KUTIPAN DOKUMEN:
>>>
Selasa, 28 Agustus 2007

[psikologi_transformatif] Re: FENOMENOLOGI KISAH DARI SIRIKIT SYAH


Bravo

--- In psikologi_transformatif@yahoogroups.com, audifax -
<audivacx@...> wrote:
>
> Fenomenologi Kisah dari Sirikit Syah
>
>
>
> Oleh:
> Audifax
> Penulis buku "Mite Harry Potter" (2005) dan "Imagining Lara
Croft" (2006)
>
>
> Ketika membaca kisah-kisah dalam kumpulan cerpen "Sensasi
Selebriti", saya seolah diajak untuk berfenomenologi. Fenomenologi
muncul sebagai bentuk ketakpuasan pada kecenderungan manusia untuk
mengonstruksi (sosial) apapun yang dilihatnya, sehingga realitas tak
menampakkan diri apa adanya. Konstruksi itupun tak jarang dimuati
anggapan atau tafsiran sehingga realitas itu menjadi terpasung dalam
bangunan benar-salah, pantas-tidak pantas, boleh-tidak boleh dan
seterusnya. Dalam fenomenologi dihadirkan sebuah pendekatan
deskriptif murni, bukan normatif. Pendekatan inilah yang dalam amatan
saya, juga dihadirkan oleh Sirikit Syah dalam `Sensasi Selebriti'.
>
>
> Secara sederhana, fenomenologi bisa kita pahami sebagai ilmu
(logos) tentang hal-hal yang menampakkan diri (phainomenon).
Phainomenon adalah kata dalam bahasa Yunani yang berakar pada kata
phainesthai atau'yang menampakkan diri'. Apa yang menampakkan diri?
Bisa macam-macam: perasaan, benda, peristiwa, tubuh, pikiran,
lembaga, dsb. Segala yang menampakkan diri itu disebut fenomen.
<<<
TUGAS YANG DIMINTA:
a) Sebutkan semua contoh hal yang menampakkan diri yang dicantumkan dalam tulisan tentang fenomenologi di atas.
b) Tampilkan ulang bagian tulisan tentang fenomenologi di atas tanpa perubahan, mulai dari "Phainomenon adalah kata" dan berakhir pada "itu disebut fenomen.".
Data yang menyusul tidak ada hubungannya dengan tulisan tentang fenomenologi ini.

DATA YANG DISEDIAKAN:
>>>
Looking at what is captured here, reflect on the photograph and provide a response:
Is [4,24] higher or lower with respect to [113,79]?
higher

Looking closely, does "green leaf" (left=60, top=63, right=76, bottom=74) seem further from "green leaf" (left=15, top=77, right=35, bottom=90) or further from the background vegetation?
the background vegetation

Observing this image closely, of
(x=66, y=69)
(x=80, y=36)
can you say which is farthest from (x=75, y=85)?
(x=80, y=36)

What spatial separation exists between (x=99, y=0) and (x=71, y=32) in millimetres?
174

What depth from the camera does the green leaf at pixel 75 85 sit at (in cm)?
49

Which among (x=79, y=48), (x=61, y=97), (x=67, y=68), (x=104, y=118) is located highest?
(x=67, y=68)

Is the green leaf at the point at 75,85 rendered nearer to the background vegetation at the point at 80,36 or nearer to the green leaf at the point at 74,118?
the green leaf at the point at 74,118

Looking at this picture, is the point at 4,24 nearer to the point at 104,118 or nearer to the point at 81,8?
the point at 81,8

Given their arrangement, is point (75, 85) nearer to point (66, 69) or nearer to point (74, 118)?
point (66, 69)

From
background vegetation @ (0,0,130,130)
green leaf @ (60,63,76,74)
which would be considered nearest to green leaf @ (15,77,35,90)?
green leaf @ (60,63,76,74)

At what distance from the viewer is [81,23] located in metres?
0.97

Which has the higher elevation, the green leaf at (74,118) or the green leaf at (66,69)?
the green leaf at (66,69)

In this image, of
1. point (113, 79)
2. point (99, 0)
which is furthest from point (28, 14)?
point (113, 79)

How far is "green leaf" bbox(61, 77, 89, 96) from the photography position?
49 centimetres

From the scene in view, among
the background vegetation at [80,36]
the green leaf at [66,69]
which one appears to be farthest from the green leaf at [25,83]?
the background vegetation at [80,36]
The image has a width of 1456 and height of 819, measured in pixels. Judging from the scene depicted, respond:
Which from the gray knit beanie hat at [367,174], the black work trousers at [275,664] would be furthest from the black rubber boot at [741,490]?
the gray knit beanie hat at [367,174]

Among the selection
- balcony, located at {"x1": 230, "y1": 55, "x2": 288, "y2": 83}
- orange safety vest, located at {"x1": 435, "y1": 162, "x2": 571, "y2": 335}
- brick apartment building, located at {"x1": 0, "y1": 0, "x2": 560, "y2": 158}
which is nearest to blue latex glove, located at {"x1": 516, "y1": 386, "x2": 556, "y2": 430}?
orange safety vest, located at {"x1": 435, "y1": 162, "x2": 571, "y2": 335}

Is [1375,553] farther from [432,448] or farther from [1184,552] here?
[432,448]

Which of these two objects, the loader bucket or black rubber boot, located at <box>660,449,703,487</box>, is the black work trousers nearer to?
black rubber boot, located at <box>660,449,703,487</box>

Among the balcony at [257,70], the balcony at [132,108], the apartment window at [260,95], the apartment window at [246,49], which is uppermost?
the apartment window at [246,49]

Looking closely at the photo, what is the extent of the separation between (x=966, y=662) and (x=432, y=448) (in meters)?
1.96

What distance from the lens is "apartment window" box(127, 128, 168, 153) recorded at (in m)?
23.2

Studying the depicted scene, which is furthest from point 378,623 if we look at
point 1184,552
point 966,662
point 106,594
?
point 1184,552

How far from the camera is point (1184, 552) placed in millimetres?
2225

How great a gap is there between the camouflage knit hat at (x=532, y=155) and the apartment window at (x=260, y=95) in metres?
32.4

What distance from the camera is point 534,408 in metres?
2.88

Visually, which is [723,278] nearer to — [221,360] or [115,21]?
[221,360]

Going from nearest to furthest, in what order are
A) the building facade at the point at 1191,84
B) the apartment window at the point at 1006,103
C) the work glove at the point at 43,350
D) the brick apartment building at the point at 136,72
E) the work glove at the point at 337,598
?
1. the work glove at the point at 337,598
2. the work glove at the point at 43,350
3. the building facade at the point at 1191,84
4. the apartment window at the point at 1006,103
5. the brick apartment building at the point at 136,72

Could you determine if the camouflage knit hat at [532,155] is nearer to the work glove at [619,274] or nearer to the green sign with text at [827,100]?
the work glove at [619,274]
<<<
HASIL LATIHAN:
a) perasaan, benda, peristiwa, tubuh, pikiran, lembaga

b)
Phainomenon adalah kata dalam bahasa Yunani yang berakar pada kata
phainesthai atau'yang menampakkan diri'. Apa yang menampakkan diri?
Bisa macam-macam: perasaan, benda, peristiwa, tubuh, pikiran,
lembaga, dsb. Segala yang menampakkan diri itu disebut fenomen.